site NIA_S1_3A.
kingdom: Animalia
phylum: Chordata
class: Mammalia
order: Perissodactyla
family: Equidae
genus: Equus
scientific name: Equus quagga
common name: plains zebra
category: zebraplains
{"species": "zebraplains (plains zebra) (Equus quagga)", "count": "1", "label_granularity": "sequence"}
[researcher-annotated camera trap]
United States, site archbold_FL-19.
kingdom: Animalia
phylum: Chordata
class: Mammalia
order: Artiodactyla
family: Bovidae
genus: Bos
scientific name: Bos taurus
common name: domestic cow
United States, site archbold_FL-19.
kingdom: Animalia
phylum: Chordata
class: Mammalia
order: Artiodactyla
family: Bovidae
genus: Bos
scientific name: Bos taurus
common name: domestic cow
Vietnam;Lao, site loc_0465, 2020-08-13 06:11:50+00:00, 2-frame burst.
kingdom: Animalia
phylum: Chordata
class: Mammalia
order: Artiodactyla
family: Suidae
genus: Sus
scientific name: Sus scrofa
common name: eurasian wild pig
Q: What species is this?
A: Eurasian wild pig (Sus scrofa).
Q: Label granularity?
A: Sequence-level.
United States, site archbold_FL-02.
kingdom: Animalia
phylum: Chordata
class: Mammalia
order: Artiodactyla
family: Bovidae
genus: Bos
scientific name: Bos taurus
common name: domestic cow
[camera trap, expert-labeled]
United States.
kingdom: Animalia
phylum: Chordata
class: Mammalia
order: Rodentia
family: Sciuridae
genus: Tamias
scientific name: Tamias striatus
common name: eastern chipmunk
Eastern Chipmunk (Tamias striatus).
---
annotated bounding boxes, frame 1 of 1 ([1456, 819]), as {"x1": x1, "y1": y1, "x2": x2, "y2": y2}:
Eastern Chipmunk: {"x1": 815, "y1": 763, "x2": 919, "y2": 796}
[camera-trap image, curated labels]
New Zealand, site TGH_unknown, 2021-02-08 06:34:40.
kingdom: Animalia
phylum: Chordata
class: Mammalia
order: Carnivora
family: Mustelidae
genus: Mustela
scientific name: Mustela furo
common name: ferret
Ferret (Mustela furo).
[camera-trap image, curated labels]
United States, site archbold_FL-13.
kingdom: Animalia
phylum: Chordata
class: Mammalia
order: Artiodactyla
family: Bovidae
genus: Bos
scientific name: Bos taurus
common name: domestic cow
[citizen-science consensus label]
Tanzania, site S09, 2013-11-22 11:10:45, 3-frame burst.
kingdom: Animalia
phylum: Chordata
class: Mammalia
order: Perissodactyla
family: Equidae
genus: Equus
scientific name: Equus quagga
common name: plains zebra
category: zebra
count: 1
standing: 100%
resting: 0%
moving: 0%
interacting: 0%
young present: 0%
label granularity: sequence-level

[Try it]: For every line in the material, write out an exact copy.

[Output below]:
site NIA_S1_3A.
kingdom: Animalia
phylum: Chordata
class: Mammalia
order: Perissodactyla
family: Equidae
genus: Equus
scientific name: Equus quagga
common name: plains zebra
category: zebraplains
{"species": "zebraplains (plains zebra) (Equus quagga)", "count": "1", "label_granularity": "sequence"}
[researcher-annotated camera trap]
United States, site archbold_FL-19.
kingdom: Animalia
phylum: Chordata
class: Mammalia
order: Artiodactyla
family: Bovidae
genus: Bos
scientific name: Bos taurus
common name: domestic cow
United States, site archbold_FL-19.
kingdom: Animalia
phylum: Chordata
class: Mammalia
order: Artiodactyla
family: Bovidae
genus: Bos
scientific name: Bos taurus
common name: domestic cow
Vietnam;Lao, site loc_0465, 2020-08-13 06:11:50+00:00, 2-frame burst.
kingdom: Animalia
phylum: Chordata
class: Mammalia
order: Artiodactyla
family: Suidae
genus: Sus
scientific name: Sus scrofa
common name: eurasian wild pig
Q: What species is this?
A: Eurasian wild pig (Sus scrofa).
Q: Label granularity?
A: Sequence-level.
United States, site archbold_FL-02.
kingdom: Animalia
phylum: Chordata
class: Mammalia
order: Artiodactyla
family: Bovidae
genus: Bos
scientific name: Bos taurus
common name: domestic cow
[camera trap, expert-labeled]
United States.
kingdom: Animalia
phylum: Chordata
class: Mammalia
order: Rodentia
family: Sciuridae
genus: Tamias
scientific name: Tamias striatus
common name: eastern chipmunk
Eastern Chipmunk (Tamias striatus).
---
annotated bounding boxes, frame 1 of 1 ([1456, 819]), as {"x1": x1, "y1": y1, "x2": x2, "y2": y2}:
Eastern Chipmunk: {"x1": 815, "y1": 763, "x2": 919, "y2": 796}
[camera-trap image, curated labels]
New Zealand, site TGH_unknown, 2021-02-08 06:34:40.
kingdom: Animalia
phylum: Chordata
class: Mammalia
order: Carnivora
family: Mustelidae
genus: Mustela
scientific name: Mustela furo
common name: ferret
Ferret (Mustela furo).
[camera-trap image, curated labels]
United States, site archbold_FL-13.
kingdom: Animalia
phylum: Chordata
class: Mammalia
order: Artiodactyla
family: Bovidae
genus: Bos
scientific name: Bos taurus
common name: domestic cow
[citizen-science consensus label]
Tanzania, site S09, 2013-11-22 11:10:45, 3-frame burst.
kingdom: Animalia
phylum: Chordata
class: Mammalia
order: Perissodactyla
family: Equidae
genus: Equus
scientific name: Equus quagga
common name: plains zebra
category: zebra
count: 1
standing: 100%
resting: 0%
moving: 0%
interacting: 0%
young present: 0%
label granularity: sequence-level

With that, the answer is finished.